SOURCE TEXT:
━━━━━━━━━━━━━━━━━━━━
Aspen’s difficult ski season ends on a high note
Excellent spring skiing conditions with fresh snow and plenty of sunshine Saturday and Sunday helped make up for the long, strange trip that was the 2017-18 ski season.
Lions and tigers and bears prowled Aspen Mountain on Sunday, some girls were rocking bikinis, some guys were wearing gruesome cutoffs and a lot of people were wearing neon-colored, throwback one-piece ski suits.
Julia Lee, who is working her first season at Aspen Snowmass, ripped it up at Aspen Mountain sporting a bear outfit featuring long, fake front claws. The coat didn’t have the beer-soaked, mangy look of a veteran costume even though Lee wore it for the closing at Aspen Highlands last weekend. She was wearing it on the Ajax Express lift at Aspen Mountain as closing day dwindled down. She planned to get her money’s worth by wearing it to the employee party at Snowmass today.
“I’ve had the bear coat for a while now and I feel like it’s a perfect mountain-town accessory to have,” she said. “I’m sure the bear will keep coming back for closing days for years to come.”
Hundreds of people participated in or watched the 47th annual running of the Bell Mountain Buck-Off, held every scheduled closing day at 1 p.m. on the Ridge of Bell.
Some skiers and snowboarders performed acrobatics off Boyd’s Bump — a jump built on the ridge — to the “oohs” and “aahs” of the assembled crowd. A handful of folks performing stunts hit the ground in spectacular blowout crashes.
Skiers and snowboarders made en masse descents in a couple of waves and were led through Bingo Slot by ski patrol.
At Snowmass, the pond-skimming event at the Spider Sabich picnic area saw a number of skiers and boarders stylishly make it across the water. It was a different story for the groups in homemade crafts, including a few dressed as sharks and other in Aspen Fire gear. They needed help just to get to the pond, and then failed miserably at execution.
Sunday marked the final day of work for Aspen Mountain manager Peter King after a 45-year career with Aspen Skiing Co. He spent that past 12 years as Aspen Mountain manager. He said the early-season drought created some hairy times.
The rule of thumb is 18 inches of snow base is needed before snowcats can “track pack” early in the season — running back and forth with the tracks to knock the air out of the snow and compact it, he said. But Mother Nature wouldn’t comply, dropping only 14 inches in mid-November. The decision was made to go ahead and track pack the lesser amount.
“That turned out to be the lifesaver,” King said.
Another key to salvaging the season was persistence with snowmaking, according to King. Conditions were so warm for so long that snowmaking crews had trouble finding sustained times to blow snow. They found small windows and extended efforts into January, beyond the normal time.
“I’ve learned we can’t control the weather, so you make the best of it,” King said.
The effort paid off, with Aspen Mountain managing top-to-bottom skiing when the other ski areas were plagued by bigger brown patches.
━━━━━━━━━━━━━━━━━━━━
GIVEN INSTRUCTION 1: Count the lines in the entries that contain the string "satchels", matching case exactly, and give only the number.
━━━━━━━━━━━━━━━━━━━━
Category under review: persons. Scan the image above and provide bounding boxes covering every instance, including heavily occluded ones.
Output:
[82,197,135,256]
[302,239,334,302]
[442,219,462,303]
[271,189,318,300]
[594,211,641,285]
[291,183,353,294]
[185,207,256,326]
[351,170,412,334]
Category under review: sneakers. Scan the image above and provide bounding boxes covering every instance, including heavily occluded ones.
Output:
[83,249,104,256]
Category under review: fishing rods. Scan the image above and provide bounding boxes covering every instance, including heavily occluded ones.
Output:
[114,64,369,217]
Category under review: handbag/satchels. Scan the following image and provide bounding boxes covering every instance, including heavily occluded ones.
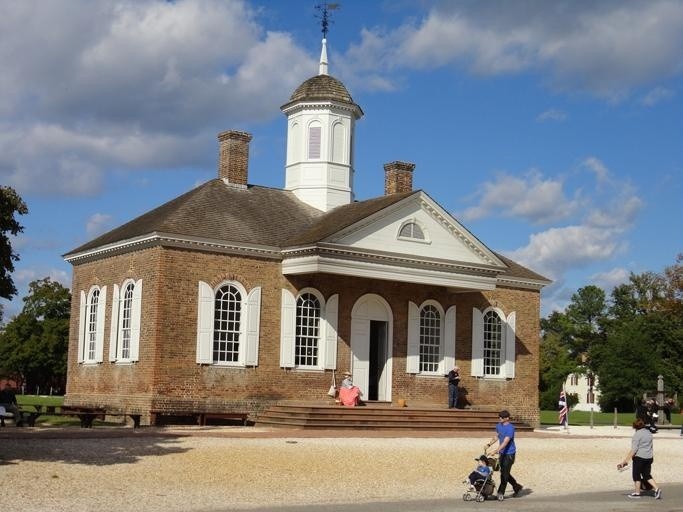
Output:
[328,386,337,397]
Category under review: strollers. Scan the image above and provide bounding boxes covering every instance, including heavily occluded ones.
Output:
[462,449,503,502]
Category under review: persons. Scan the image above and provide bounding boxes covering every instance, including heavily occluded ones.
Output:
[485,410,523,500]
[680,409,683,435]
[342,375,361,405]
[448,367,461,408]
[457,382,471,408]
[0,383,23,427]
[462,456,490,492]
[618,398,662,500]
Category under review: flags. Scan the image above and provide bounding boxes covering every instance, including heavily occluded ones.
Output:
[558,389,568,426]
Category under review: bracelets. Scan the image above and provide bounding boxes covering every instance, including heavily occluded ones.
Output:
[487,443,491,447]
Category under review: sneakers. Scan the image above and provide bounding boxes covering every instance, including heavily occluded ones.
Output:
[497,493,503,501]
[514,485,522,496]
[655,488,662,500]
[628,493,641,499]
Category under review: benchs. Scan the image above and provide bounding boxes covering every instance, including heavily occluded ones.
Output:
[0,404,250,428]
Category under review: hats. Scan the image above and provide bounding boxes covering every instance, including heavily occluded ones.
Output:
[475,455,489,464]
[499,411,510,417]
[342,372,353,375]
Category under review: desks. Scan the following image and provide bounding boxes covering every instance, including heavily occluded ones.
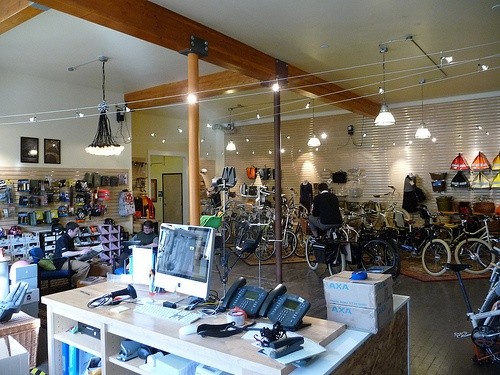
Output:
[432,210,495,216]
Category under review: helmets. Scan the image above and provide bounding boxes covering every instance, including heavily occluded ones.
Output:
[52,224,63,235]
[0,228,3,238]
[9,226,21,236]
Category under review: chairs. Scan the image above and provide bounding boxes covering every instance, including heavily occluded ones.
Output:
[29,247,75,296]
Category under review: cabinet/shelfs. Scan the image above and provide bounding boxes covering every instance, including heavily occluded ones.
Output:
[450,168,500,190]
[0,224,122,261]
[238,184,265,209]
[38,278,368,375]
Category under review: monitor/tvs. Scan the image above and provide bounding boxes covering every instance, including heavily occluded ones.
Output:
[153,222,218,311]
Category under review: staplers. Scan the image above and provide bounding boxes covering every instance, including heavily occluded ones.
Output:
[269,336,305,359]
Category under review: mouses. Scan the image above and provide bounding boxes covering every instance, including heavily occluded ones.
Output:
[179,324,199,336]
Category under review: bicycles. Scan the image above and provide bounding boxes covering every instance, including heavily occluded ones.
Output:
[198,185,500,375]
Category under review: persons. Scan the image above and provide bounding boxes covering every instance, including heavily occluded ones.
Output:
[53,222,90,288]
[120,220,159,270]
[308,182,343,241]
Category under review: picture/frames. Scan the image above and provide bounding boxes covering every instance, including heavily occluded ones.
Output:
[20,136,39,163]
[43,138,61,164]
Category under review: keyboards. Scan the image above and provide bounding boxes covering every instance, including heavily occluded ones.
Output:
[133,303,201,324]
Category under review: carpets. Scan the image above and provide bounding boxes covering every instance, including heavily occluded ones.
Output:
[380,245,494,283]
[229,246,369,266]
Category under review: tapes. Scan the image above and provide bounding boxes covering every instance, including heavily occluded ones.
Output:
[351,270,367,280]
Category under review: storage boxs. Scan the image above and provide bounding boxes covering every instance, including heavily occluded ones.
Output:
[323,270,394,334]
[8,264,39,304]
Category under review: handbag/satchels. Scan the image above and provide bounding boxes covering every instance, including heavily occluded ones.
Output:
[314,241,333,262]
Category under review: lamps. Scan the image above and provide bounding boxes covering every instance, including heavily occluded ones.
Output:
[415,79,430,141]
[226,107,237,150]
[375,45,396,126]
[307,103,320,146]
[83,56,125,156]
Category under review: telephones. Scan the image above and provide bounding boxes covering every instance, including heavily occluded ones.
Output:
[259,283,311,330]
[219,276,269,319]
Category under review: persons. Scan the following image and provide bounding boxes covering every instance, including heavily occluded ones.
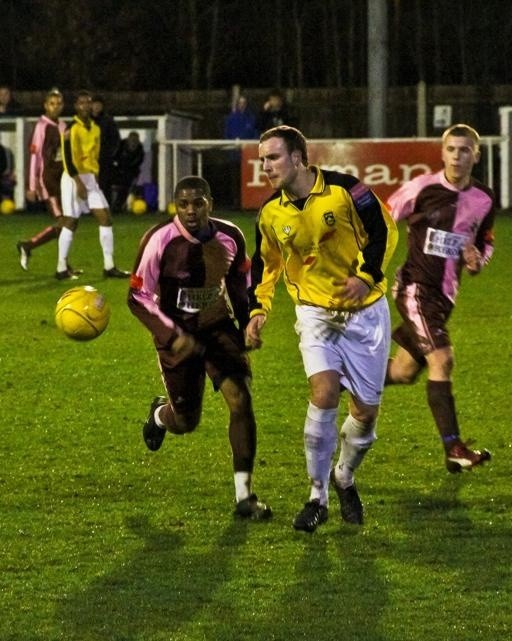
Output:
[118,133,143,201]
[55,93,129,280]
[385,125,494,474]
[230,96,257,174]
[89,97,123,211]
[127,177,273,523]
[242,127,394,532]
[263,93,296,132]
[0,88,15,213]
[15,89,64,272]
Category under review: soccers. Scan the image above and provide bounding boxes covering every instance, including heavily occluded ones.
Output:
[54,284,111,341]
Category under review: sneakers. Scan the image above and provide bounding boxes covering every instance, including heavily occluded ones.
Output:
[237,494,271,521]
[446,443,491,473]
[292,499,329,530]
[68,265,84,274]
[18,240,31,272]
[55,269,80,280]
[104,267,131,279]
[332,469,364,525]
[143,395,168,451]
━━━━━━━━━━━━━━━━━━━━
GIVEN INSTRUCTION 2: Revise the Aspen ski season article between "Skiers and snowboarders made" and "miserably at execution.", inclusive, putting "pirates" in place of "sharks".

OUTPUT 1: 2

OUTPUT 2:
Skiers and snowboarders made en masse descents in a couple of waves and were led through Bingo Slot by ski patrol.
At Snowmass, the pond-skimming event at the Spider Sabich picnic area saw a number of skiers and boarders stylishly make it across the water. It was a different story for the groups in homemade crafts, including a few dressed as pirates and other in Aspen Fire gear. They needed help just to get to the pond, and then failed miserably at execution.